- _Instruction_:
Output every line of the entries from the line containing "How large is" through the last, exactly, with no other content.

- _Excerpted records_:
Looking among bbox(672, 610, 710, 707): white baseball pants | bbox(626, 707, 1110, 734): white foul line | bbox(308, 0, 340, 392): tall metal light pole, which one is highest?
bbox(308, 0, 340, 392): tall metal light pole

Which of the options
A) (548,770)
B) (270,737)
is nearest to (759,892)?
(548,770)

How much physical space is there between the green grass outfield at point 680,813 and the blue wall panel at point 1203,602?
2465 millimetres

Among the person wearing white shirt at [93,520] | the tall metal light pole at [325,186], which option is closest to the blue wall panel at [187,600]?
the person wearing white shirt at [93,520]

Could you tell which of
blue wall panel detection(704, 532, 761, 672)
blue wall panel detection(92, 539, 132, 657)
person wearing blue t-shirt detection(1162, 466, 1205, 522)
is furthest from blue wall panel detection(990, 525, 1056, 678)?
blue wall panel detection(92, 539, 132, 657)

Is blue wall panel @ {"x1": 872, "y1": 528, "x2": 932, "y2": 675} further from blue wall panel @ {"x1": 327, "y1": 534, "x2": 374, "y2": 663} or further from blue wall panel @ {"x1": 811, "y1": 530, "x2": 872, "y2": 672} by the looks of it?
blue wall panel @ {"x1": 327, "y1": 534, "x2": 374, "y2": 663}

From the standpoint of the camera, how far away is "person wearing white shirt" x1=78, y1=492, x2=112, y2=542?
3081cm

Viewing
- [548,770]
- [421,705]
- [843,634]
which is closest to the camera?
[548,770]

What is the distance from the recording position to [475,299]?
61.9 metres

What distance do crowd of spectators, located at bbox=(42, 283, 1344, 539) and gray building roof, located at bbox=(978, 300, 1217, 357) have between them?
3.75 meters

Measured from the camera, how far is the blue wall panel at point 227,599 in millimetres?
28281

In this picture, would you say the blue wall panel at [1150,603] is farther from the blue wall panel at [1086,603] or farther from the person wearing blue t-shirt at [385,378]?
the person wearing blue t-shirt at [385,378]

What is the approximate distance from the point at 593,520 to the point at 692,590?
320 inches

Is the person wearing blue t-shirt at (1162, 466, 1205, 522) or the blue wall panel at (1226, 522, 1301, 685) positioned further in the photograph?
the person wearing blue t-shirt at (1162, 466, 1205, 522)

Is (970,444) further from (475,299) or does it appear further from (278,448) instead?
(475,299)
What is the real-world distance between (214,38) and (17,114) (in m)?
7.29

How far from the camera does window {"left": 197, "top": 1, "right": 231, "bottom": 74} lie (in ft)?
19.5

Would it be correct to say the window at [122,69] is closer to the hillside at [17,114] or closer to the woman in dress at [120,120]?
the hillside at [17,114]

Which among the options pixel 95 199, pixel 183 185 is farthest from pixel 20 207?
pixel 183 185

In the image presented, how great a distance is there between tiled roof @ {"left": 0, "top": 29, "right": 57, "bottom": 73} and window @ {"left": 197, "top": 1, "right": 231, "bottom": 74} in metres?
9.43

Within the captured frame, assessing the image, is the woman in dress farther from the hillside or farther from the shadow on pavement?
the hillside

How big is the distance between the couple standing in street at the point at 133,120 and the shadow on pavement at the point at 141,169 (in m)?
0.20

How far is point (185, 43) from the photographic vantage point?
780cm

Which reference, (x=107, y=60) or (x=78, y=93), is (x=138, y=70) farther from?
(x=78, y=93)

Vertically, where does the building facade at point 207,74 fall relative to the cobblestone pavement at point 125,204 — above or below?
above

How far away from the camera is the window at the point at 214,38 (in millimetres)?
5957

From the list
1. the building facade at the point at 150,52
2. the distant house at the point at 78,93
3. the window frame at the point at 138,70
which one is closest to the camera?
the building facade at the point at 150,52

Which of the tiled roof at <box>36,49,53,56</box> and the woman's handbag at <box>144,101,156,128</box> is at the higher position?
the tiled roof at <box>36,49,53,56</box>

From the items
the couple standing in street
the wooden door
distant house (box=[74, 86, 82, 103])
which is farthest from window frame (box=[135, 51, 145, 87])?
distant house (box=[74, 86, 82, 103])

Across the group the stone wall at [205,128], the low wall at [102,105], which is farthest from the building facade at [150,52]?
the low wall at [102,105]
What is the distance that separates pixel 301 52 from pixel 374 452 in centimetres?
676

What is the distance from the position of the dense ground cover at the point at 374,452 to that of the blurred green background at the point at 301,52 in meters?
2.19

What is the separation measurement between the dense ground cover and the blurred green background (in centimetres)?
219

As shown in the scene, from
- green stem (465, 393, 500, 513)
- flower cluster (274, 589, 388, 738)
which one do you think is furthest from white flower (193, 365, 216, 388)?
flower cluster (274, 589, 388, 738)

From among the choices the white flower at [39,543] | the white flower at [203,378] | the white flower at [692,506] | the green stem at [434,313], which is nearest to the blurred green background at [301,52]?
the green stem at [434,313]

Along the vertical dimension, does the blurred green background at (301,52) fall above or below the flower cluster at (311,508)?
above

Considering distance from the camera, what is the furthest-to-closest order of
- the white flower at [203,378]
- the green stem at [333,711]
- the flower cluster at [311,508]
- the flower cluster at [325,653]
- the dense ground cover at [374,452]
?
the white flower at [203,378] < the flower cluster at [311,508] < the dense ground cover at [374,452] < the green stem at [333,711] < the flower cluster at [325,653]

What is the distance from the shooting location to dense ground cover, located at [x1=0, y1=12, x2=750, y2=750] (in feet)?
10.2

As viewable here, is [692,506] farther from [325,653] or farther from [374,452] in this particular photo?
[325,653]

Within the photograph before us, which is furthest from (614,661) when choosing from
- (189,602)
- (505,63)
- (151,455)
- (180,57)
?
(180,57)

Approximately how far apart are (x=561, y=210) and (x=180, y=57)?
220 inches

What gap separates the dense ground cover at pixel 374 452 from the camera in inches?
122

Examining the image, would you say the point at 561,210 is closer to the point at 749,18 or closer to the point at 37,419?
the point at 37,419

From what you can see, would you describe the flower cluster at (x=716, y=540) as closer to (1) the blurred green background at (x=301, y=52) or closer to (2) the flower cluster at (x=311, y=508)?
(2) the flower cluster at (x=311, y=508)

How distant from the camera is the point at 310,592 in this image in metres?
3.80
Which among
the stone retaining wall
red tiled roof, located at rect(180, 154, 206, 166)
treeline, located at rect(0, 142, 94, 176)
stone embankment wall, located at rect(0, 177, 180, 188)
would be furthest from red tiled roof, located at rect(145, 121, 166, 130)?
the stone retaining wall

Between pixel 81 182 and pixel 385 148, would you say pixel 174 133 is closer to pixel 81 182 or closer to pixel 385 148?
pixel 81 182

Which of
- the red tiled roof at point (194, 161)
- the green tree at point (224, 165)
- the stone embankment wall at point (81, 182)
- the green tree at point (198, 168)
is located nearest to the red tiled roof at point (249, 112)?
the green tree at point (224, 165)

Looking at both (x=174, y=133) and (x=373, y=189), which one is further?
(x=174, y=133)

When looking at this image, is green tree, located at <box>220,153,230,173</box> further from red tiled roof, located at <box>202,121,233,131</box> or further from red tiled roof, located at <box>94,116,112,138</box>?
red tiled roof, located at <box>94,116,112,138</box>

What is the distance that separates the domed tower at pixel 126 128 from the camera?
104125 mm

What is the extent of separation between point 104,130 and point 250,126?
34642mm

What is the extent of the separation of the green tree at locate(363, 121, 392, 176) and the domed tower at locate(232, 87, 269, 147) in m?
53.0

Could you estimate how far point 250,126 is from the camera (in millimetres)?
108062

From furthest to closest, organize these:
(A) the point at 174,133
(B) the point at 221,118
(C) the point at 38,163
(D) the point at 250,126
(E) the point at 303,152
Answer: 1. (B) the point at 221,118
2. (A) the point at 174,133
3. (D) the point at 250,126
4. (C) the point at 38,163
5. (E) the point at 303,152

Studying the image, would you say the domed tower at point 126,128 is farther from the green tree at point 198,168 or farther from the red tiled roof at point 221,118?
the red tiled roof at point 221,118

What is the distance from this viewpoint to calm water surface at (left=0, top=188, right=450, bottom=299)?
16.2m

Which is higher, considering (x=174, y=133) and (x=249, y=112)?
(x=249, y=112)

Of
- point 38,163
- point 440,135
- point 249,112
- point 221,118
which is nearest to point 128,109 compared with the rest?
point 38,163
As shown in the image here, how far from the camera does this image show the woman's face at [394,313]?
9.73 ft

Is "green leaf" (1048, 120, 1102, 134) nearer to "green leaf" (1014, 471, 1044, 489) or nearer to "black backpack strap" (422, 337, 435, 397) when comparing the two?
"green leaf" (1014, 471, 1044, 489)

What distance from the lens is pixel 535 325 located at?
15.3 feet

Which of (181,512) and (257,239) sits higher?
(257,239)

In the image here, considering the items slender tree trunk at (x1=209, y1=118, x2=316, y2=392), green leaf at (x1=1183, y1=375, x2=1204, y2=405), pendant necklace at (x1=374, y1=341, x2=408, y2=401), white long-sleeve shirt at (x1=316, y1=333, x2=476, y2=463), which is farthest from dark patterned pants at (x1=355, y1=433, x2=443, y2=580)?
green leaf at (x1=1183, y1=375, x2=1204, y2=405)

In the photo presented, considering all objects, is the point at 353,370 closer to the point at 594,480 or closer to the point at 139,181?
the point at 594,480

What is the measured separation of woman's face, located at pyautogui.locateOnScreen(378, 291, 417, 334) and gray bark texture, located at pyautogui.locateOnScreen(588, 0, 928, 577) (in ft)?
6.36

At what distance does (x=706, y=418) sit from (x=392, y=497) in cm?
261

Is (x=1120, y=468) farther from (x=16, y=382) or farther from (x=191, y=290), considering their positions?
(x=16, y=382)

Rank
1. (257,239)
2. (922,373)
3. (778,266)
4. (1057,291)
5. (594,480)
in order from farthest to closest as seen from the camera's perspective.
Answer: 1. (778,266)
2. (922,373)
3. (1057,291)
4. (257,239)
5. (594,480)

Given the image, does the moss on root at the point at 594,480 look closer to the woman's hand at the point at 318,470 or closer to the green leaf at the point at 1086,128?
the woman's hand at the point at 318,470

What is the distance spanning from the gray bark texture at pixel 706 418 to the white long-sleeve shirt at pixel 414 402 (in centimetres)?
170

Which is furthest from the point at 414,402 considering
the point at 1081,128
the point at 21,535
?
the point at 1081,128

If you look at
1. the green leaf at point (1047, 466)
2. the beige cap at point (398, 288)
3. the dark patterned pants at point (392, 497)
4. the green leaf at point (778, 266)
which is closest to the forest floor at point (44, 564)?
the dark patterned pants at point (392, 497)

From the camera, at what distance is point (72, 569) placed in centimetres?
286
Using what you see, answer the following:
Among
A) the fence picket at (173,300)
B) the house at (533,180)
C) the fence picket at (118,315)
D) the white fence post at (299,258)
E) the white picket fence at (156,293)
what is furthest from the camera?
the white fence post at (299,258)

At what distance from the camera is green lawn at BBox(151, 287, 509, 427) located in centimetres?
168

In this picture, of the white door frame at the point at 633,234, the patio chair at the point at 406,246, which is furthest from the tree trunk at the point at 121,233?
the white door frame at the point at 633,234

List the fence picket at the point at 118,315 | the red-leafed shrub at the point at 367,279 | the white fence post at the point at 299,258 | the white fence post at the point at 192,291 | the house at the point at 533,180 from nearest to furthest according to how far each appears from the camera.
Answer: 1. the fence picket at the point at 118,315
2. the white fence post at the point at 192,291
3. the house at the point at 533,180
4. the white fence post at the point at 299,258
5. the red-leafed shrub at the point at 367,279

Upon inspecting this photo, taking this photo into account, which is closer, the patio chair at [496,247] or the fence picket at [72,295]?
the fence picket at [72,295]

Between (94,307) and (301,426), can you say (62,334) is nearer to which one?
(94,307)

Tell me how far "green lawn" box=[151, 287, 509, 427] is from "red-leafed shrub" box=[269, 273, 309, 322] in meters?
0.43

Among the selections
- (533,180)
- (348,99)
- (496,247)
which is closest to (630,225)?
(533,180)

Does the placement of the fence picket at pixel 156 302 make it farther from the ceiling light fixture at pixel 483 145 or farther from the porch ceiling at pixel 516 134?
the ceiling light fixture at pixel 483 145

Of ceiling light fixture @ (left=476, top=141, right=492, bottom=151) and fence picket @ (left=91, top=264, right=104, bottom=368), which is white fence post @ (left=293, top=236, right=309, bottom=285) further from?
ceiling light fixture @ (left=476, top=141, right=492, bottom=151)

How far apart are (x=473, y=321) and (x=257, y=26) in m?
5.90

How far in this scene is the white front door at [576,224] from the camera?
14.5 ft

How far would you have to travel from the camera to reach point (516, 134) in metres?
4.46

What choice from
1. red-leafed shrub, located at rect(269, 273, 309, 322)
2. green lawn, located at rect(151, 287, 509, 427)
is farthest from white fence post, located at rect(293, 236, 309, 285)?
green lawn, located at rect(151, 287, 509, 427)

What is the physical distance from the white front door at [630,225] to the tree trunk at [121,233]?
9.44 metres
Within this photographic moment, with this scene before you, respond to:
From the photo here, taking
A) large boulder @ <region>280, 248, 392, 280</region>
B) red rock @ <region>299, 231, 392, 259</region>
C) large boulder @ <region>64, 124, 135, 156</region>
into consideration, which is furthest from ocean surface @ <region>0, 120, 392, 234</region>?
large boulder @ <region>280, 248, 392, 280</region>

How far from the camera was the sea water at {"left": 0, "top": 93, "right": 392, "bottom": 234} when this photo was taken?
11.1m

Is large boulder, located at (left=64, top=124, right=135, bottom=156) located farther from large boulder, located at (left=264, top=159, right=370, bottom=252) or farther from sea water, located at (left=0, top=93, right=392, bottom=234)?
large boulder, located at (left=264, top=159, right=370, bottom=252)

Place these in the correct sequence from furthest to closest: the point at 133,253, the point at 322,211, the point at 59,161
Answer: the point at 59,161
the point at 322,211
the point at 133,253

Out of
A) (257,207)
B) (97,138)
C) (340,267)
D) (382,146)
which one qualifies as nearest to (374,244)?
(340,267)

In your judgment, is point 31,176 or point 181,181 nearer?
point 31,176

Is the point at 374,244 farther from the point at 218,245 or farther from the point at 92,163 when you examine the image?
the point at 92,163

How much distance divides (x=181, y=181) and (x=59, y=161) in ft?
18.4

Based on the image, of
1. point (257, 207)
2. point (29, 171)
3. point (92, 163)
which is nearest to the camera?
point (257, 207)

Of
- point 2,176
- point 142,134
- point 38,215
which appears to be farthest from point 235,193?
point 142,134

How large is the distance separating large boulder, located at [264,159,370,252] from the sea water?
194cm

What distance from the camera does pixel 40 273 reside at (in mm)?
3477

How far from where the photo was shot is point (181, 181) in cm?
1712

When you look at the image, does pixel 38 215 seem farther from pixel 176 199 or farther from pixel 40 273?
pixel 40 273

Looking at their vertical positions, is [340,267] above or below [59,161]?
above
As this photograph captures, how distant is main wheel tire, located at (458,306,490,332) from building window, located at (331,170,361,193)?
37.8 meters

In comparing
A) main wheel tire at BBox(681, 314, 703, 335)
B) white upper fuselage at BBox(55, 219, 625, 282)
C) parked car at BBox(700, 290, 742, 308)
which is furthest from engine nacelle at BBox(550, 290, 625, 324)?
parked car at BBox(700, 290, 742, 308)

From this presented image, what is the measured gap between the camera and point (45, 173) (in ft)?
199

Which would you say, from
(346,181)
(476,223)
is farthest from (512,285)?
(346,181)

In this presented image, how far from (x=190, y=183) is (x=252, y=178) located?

- _Finished answer_:
How large is the distance separating large boulder, located at [264,159,370,252] from the sea water?
194cm

What distance from the camera does pixel 40 273 reside at (in mm)?
3477

How far from where the photo was shot is point (181, 181) in cm?
1712

When you look at the image, does pixel 38 215 seem farther from pixel 176 199 or farther from pixel 40 273?
pixel 40 273

Looking at their vertical positions, is [340,267] above or below [59,161]?
above
As this photograph captures, how distant is main wheel tire, located at (458,306,490,332) from building window, located at (331,170,361,193)?
37.8 meters

In comparing
A) main wheel tire at BBox(681, 314, 703, 335)
B) white upper fuselage at BBox(55, 219, 625, 282)
C) parked car at BBox(700, 290, 742, 308)
which is furthest from engine nacelle at BBox(550, 290, 625, 324)?
parked car at BBox(700, 290, 742, 308)

From this presented image, what is the measured gap between the camera and point (45, 173) (in ft)?
199

Which would you say, from
(346,181)
(476,223)
is farthest from (512,285)?
(346,181)

In this presented image, how far from (x=190, y=183) is (x=252, y=178) located?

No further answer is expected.